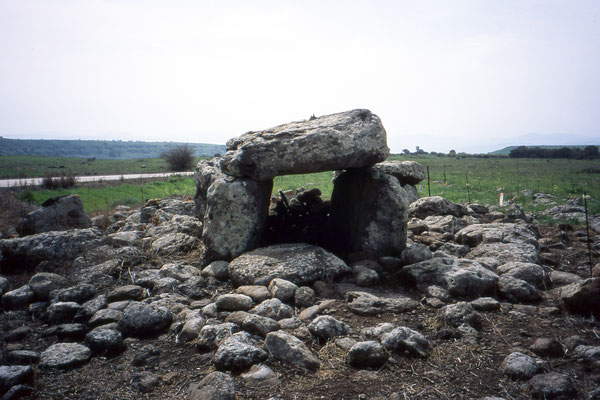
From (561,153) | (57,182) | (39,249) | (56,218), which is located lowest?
(39,249)

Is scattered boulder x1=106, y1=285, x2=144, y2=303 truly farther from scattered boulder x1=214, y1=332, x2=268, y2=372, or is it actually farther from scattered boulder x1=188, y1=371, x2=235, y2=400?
scattered boulder x1=188, y1=371, x2=235, y2=400

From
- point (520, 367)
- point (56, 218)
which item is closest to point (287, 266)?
point (520, 367)

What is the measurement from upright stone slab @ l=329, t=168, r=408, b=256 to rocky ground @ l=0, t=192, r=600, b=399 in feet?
1.42

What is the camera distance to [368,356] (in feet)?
12.5

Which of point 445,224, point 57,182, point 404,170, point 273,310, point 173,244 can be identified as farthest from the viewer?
point 57,182

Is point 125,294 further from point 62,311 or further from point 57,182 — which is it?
point 57,182

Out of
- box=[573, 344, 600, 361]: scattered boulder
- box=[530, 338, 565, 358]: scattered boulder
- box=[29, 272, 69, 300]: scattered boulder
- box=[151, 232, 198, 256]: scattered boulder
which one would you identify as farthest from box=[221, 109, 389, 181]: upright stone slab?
box=[573, 344, 600, 361]: scattered boulder

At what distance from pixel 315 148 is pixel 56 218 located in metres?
6.85

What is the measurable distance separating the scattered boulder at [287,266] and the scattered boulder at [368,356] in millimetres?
1993

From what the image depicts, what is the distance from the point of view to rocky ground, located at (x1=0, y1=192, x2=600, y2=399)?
357 cm

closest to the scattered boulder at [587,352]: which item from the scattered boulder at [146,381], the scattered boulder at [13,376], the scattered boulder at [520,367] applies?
the scattered boulder at [520,367]

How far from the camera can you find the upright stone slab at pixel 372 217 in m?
7.16

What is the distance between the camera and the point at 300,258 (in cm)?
612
******
▸ Short task: Turn everything from the line containing "closest to the" down to the end of the material into a Markdown table with the columns Row and Line, leaving out blank lines.

▸ Reply to the exercise:
| Row | Line |
|---|---|
| 1 | closest to the scattered boulder at [587,352]: which item from the scattered boulder at [146,381], the scattered boulder at [13,376], the scattered boulder at [520,367] applies? |
| 2 | the scattered boulder at [520,367] |
| 3 | How far from the camera can you find the upright stone slab at pixel 372 217 in m? |
| 4 | 7.16 |
| 5 | What is the distance between the camera and the point at 300,258 (in cm)? |
| 6 | 612 |